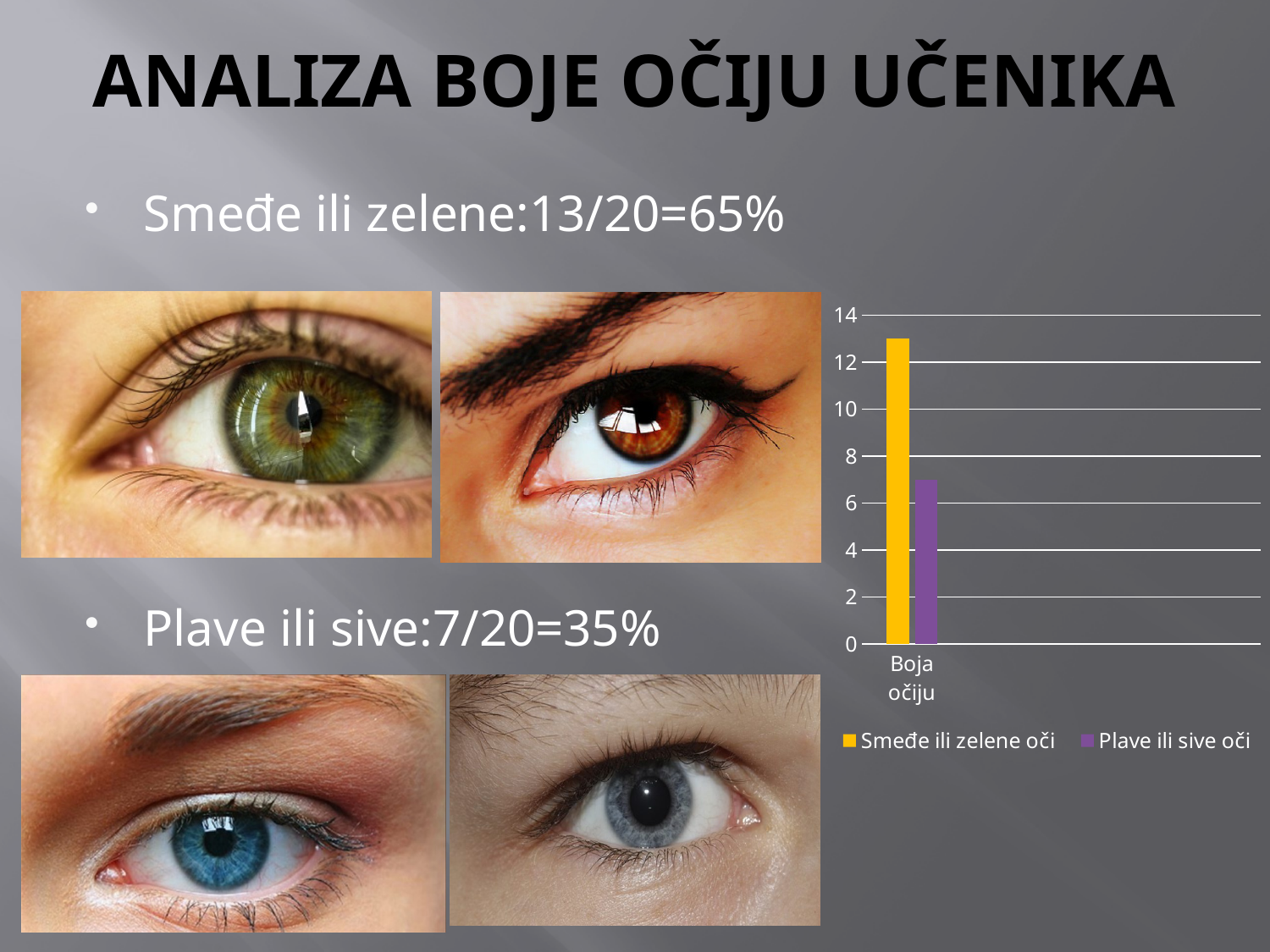
Is the value for Plave ili sive oči greater or less than 6? greater How many categories are shown on the x axis of the chart? 1 Which series has the taller bar in the chart, Smeđe ili zelene oči or Plave ili sive oči? Smeđe ili zelene oči Which series has the lowest value in the chart? Plave ili sive oči Which series is shown in yellow in the chart? Smeđe ili zelene oči What kind of chart is shown on the slide? bar chart What is the category label on the x axis of the chart? Boja očiju Is the value for Plave ili sive oči greater or less than 8? less What is the value for Smeđe ili zelene oči in the chart? 13 Is the value for Smeđe ili zelene oči greater or less than 12? greater How many series does the chart legend list? 2 What is the value for Plave ili sive oči in the chart? 7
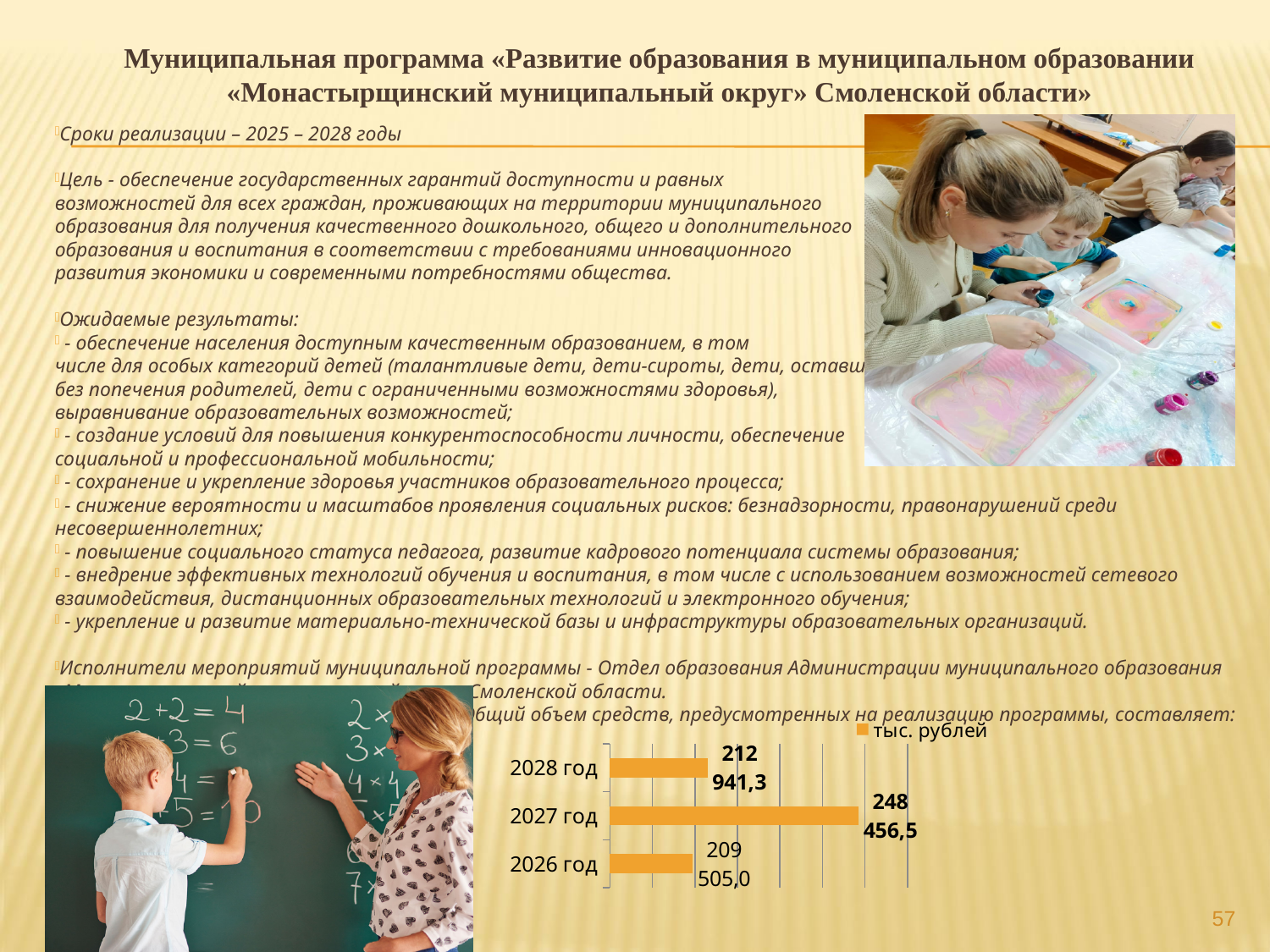
What is the difference between the values for 2027 год and 2026 год in the chart? 38 951,5 What is the value for 2027 год in the chart? 248 456,5 How many series does the chart legend list? 1 What is the value for 2026 год in the chart? 209 505,0 Which year has the highest value in the chart? 2027 год Which is larger in the chart: the value for 2027 год or the value for 2028 год? 2027 год What is the legend entry of the chart? тыс. рублей What is the value for 2028 год in the chart? 212 941,3 What kind of chart is shown at the bottom of the slide? bar chart What is the difference between the values for 2028 год and 2026 год in the chart? 3 436,3 Which year has the lowest value in the chart? 2026 год How many years (categories) are shown in the chart? 3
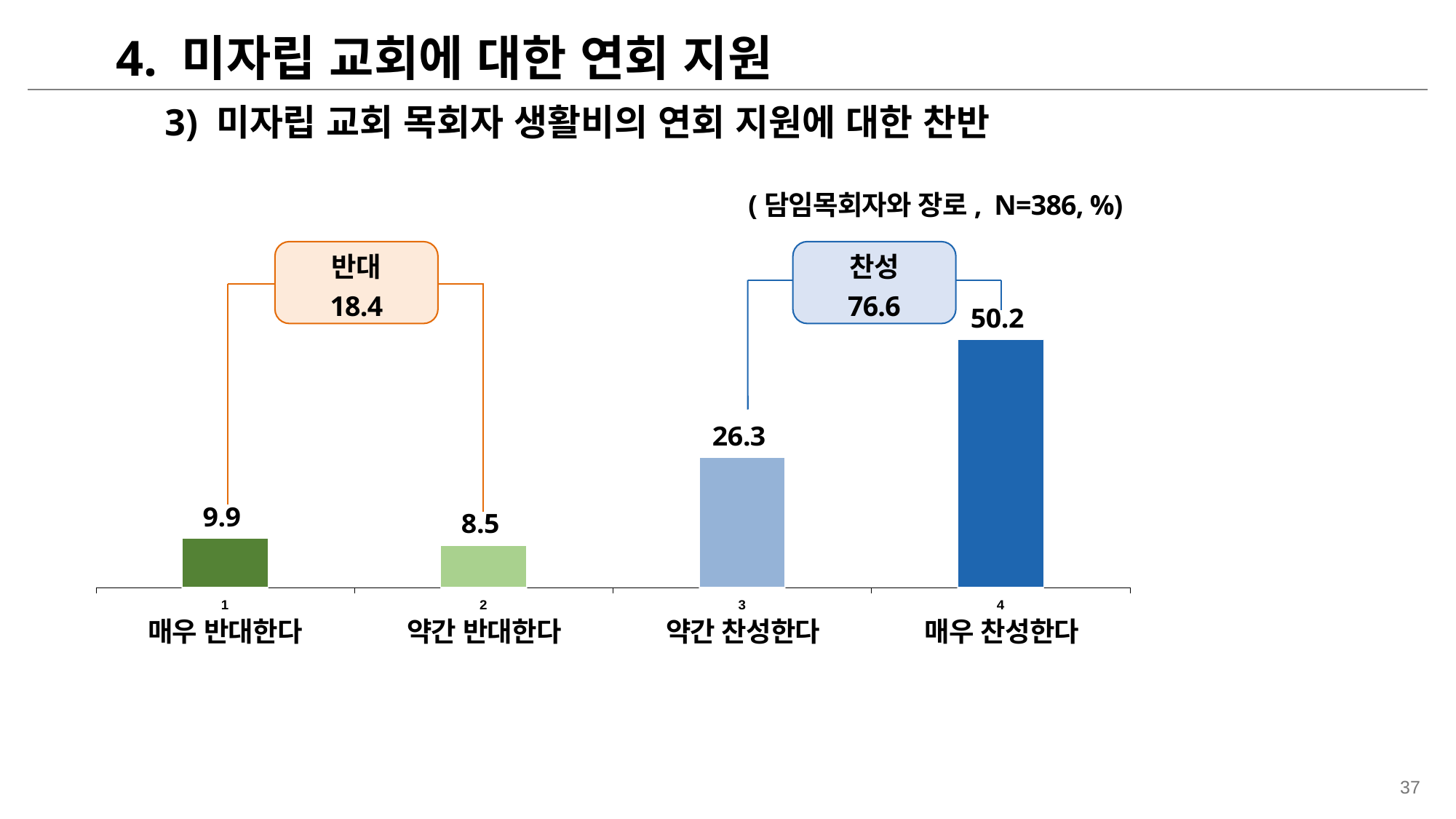
Which category has the lowest value? 약간 반대한다 What is the value for 약간 찬성한다? 26.3 What is the value for 매우 찬성한다? 50.2 What combined value is shown in the 찬성 box above the chart? 76.6 What is the value for 약간 반대한다? 8.5 What is the value for 매우 반대한다? 9.9 What combined value is shown in the 반대 box above the chart? 18.4 What kind of chart is shown on the slide? bar chart Which is larger, the value for 매우 반대한다 or 약간 반대한다? 매우 반대한다 How many categories are shown on the x axis? 4 What is the difference between the values for 매우 찬성한다 and 약간 찬성한다? 23.9 Which category has the highest value? 매우 찬성한다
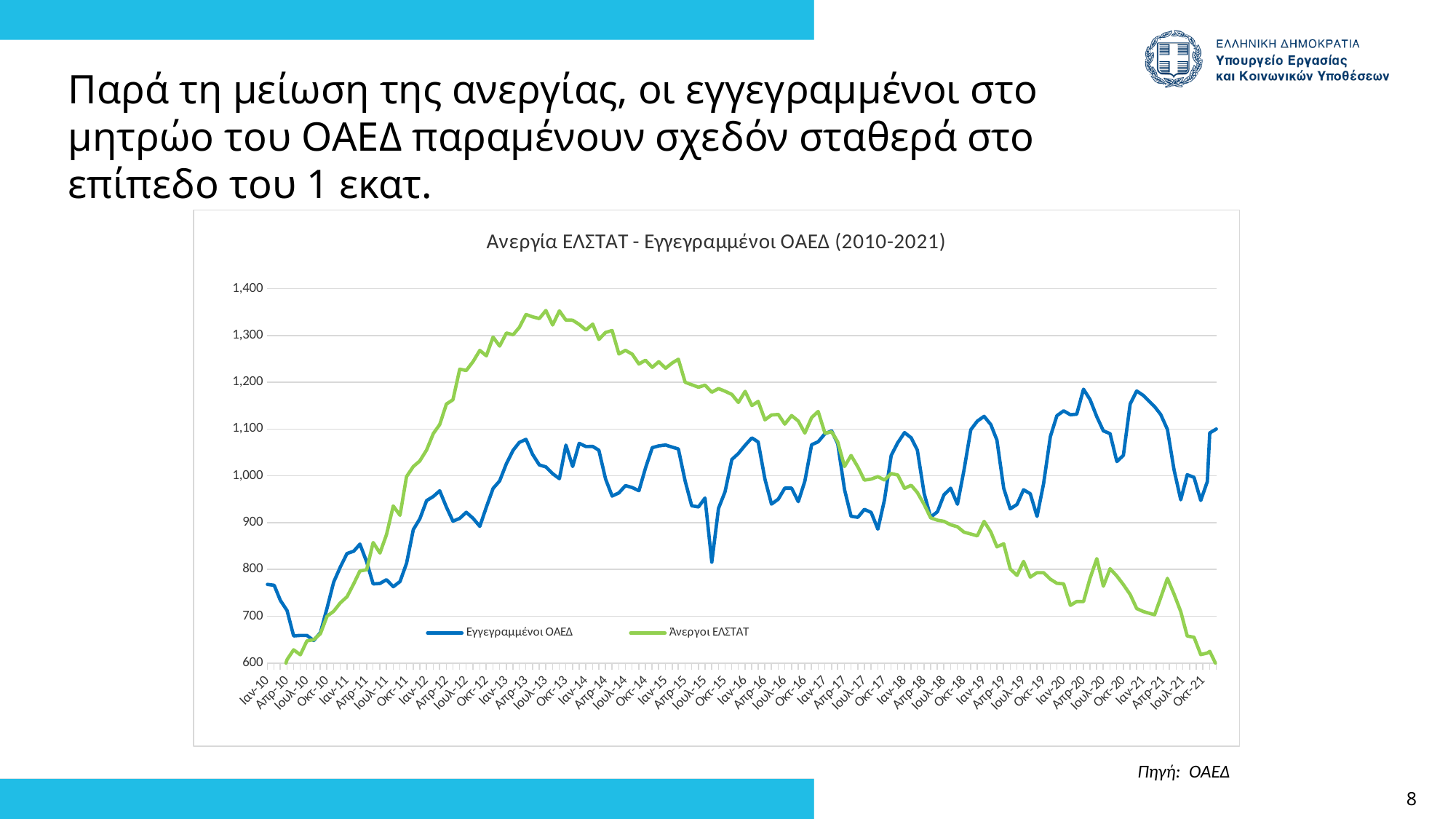
What is the title of the chart? Ανεργία ΕΛΣΤΑΤ - Εγγεγραμμένοι ΟΑΕΔ (2010-2021) Is the value of Εγγεγραμμένοι ΟΑΕΔ at Απρ-20 greater or less than 1,100? greater Is the value of Εγγεγραμμένοι ΟΑΕΔ at Ιαν-10 greater or less than 800? less Which series is drawn in green in the chart? Άνεργοι ΕΛΣΤΑΤ At Ιαν-13, which series has the larger value, Εγγεγραμμένοι ΟΑΕΔ or Άνεργοι ΕΛΣΤΑΤ? Άνεργοι ΕΛΣΤΑΤ What kind of chart is shown on the slide? Line chart At Οκτ-21, which series has the larger value, Εγγεγραμμένοι ΟΑΕΔ or Άνεργοι ΕΛΣΤΑΤ? Εγγεγραμμένοι ΟΑΕΔ Is the value of Άνεργοι ΕΛΣΤΑΤ at Οκτ-21 greater or less than 700? less How many series does the chart's legend list? 2 Which series reaches the highest value anywhere on the chart? Άνεργοι ΕΛΣΤΑΤ Does the Άνεργοι ΕΛΣΤΑΤ line rise or fall between Ιουλ-13 and Οκτ-21? Fall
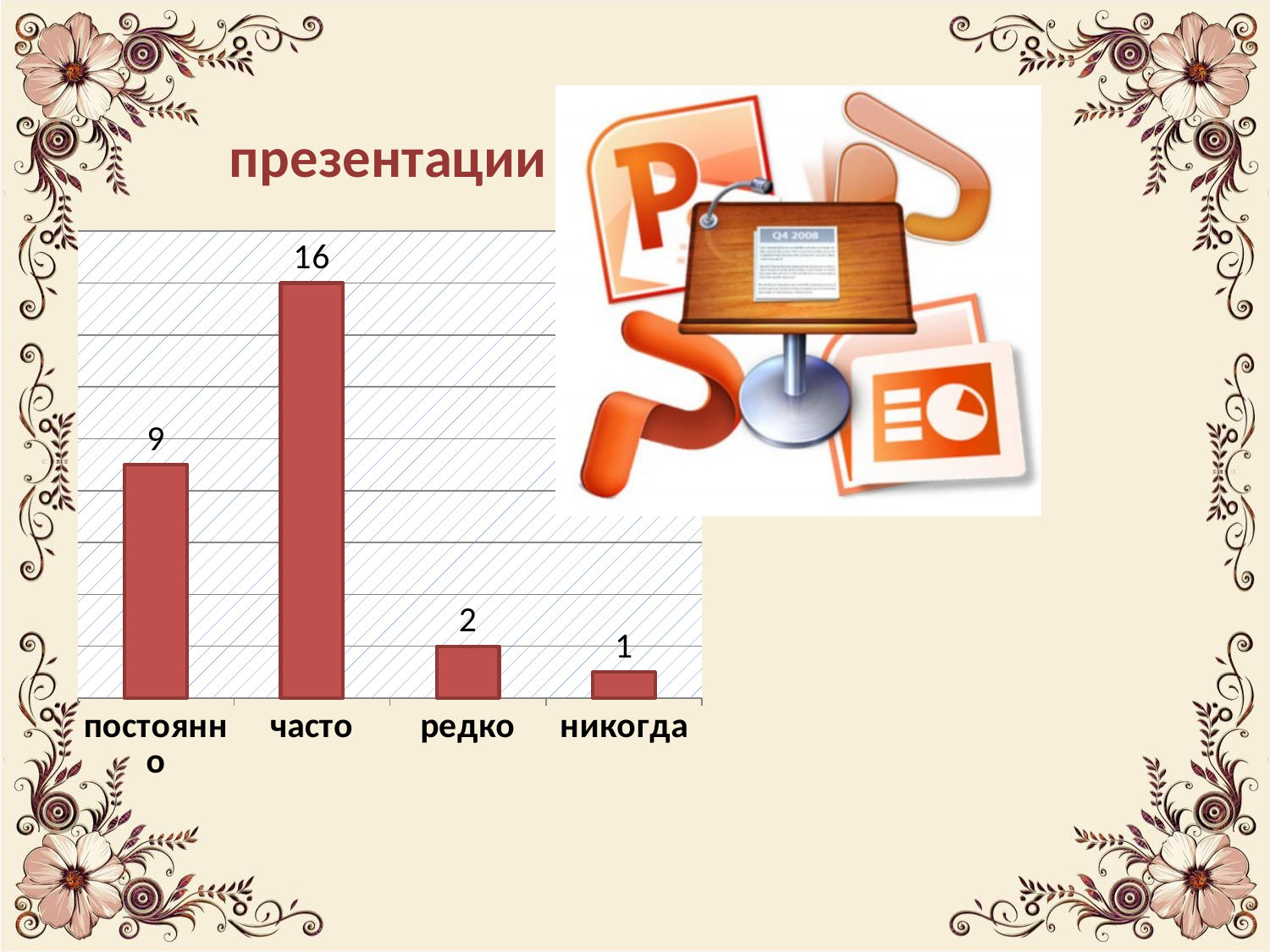
What is the total of all four bars? 28 How many categories are shown on the chart? 4 What is the title shown above the chart? презентации What is the value for "часто"? 16 Which is larger, the value for "редко" or the value for "никогда"? редко What kind of chart is shown on the slide? bar chart Which category has the lowest value? никогда What is the difference between the values for "часто" and "постоянно"? 7 What is the value for "никогда"? 1 What is the value for "редко"? 2 What is the value for "постоянно"? 9 Which category has the highest value? часто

WORK REQUEST:
List each line of the items that contains the word "Plave", copying every such line in full.

SOLUTION TO THE EXERCISE:
Is the value for Plave ili sive oči greater or less than 6? greater How many categories are shown on the x axis of the chart? 1 Which series has the taller bar in the chart, Smeđe ili zelene oči or Plave ili sive oči? Smeđe ili zelene oči Which series has the lowest value in the chart? Plave ili sive oči Which series is shown in yellow in the chart? Smeđe ili zelene oči What kind of chart is shown on the slide? bar chart What is the category label on the x axis of the chart? Boja očiju Is the value for Plave ili sive oči greater or less than 8? less What is the value for Smeđe ili zelene oči in the chart? 13 Is the value for Smeđe ili zelene oči greater or less than 12? greater How many series does the chart legend list? 2 What is the value for Plave ili sive oči in the chart? 7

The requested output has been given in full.